Mtatiro Mwita v. Mwita Marianya, (PC) Civ. App. 12-M-67, 16/1/68, Georges C. J
Plaintiff received one bullock from defendant in exchange for some finger millet. The bullock died two months later of unknown causes. Both parties belong to the Kuria tribe, and this type of contract is well known in tribal custom. The custom is that if an animal so exchange for millet dies within one year, the meat and skin may be returned to the other party who is then obliged to replace the animal. Plaintiff followed this procedure and then brought this suit for another bullock. The primary court failed to follow the customary rule and decided for the defendant citing Tarime. District Court Civil Appeal No. 4 of 1966, in which district court refused to follow the custom.

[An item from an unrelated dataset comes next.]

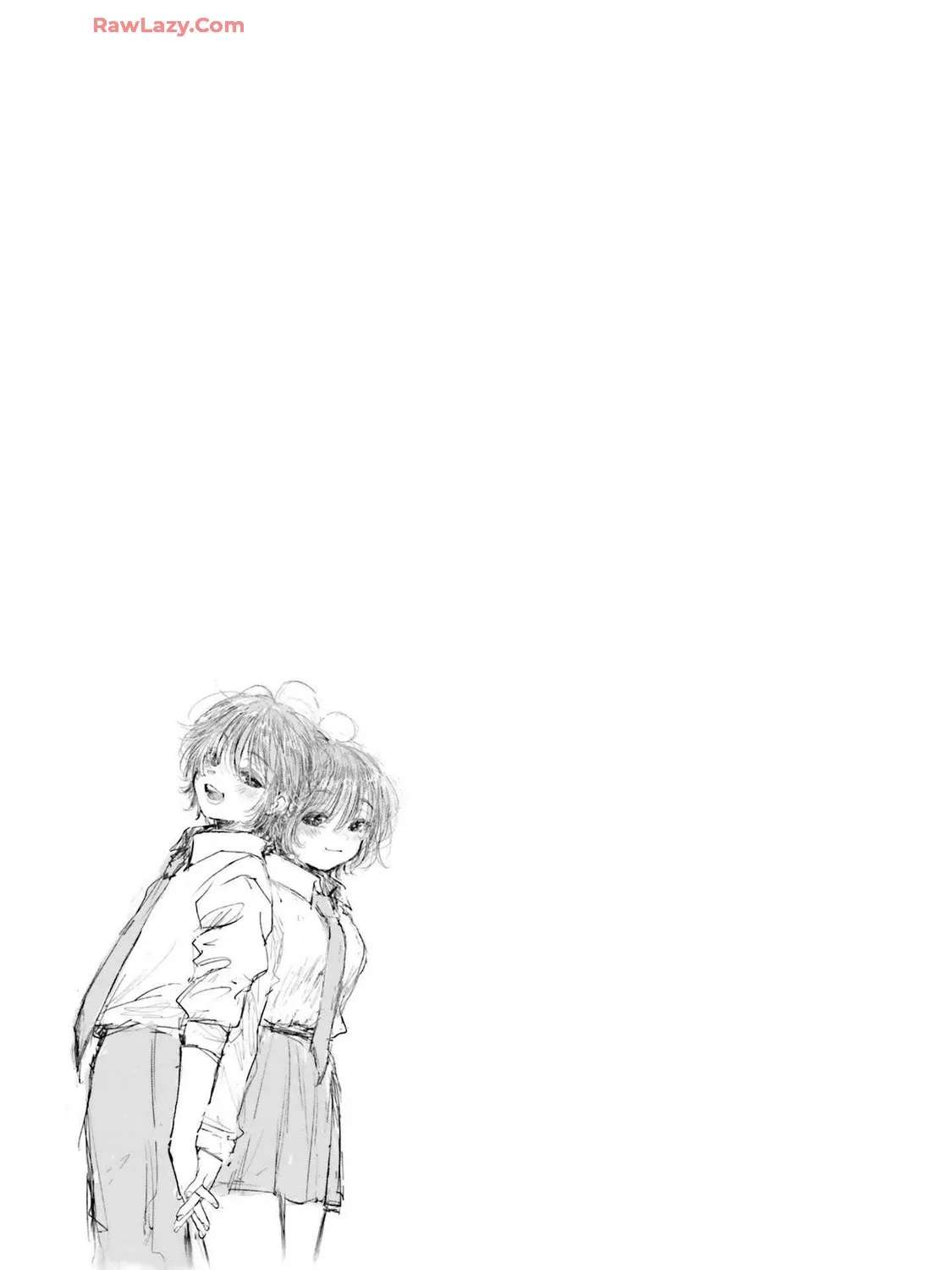Tacchan, Which Will You Pick? Chapter 11 - page 67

Held: (1) “If persons of the same tribe enter into an agreement well known to tribal custom under which the terms are prescribed, these persons must, in the absence of evidence to the contrary, be understood to be contracting in accordance with these terms.” (2) Relevant customary law must be applied if it is”……applicable and is not repugnant to justice or morality or inconsistent with any written law.” The rule in question here is a simple one; it does not take account of the fact that death may be due to the fault of the person receiving the animal But this is not to say that it is repugnant to justice or morality, and it certainly is not inconsistent with any written law. No evidence was presented to indicate that plaintiff was in any way at fault in the death of the bullock. Decision for plaintiff.
The Court stated, obiter; If it were proved that the animal had died due to the neglect of he person receiving it, “….. the Court, while upholding the rule, could find that the facts did not fall within its purview, as good faith and the customary standards of animal husbandry must be implied as the basis of the agreement.”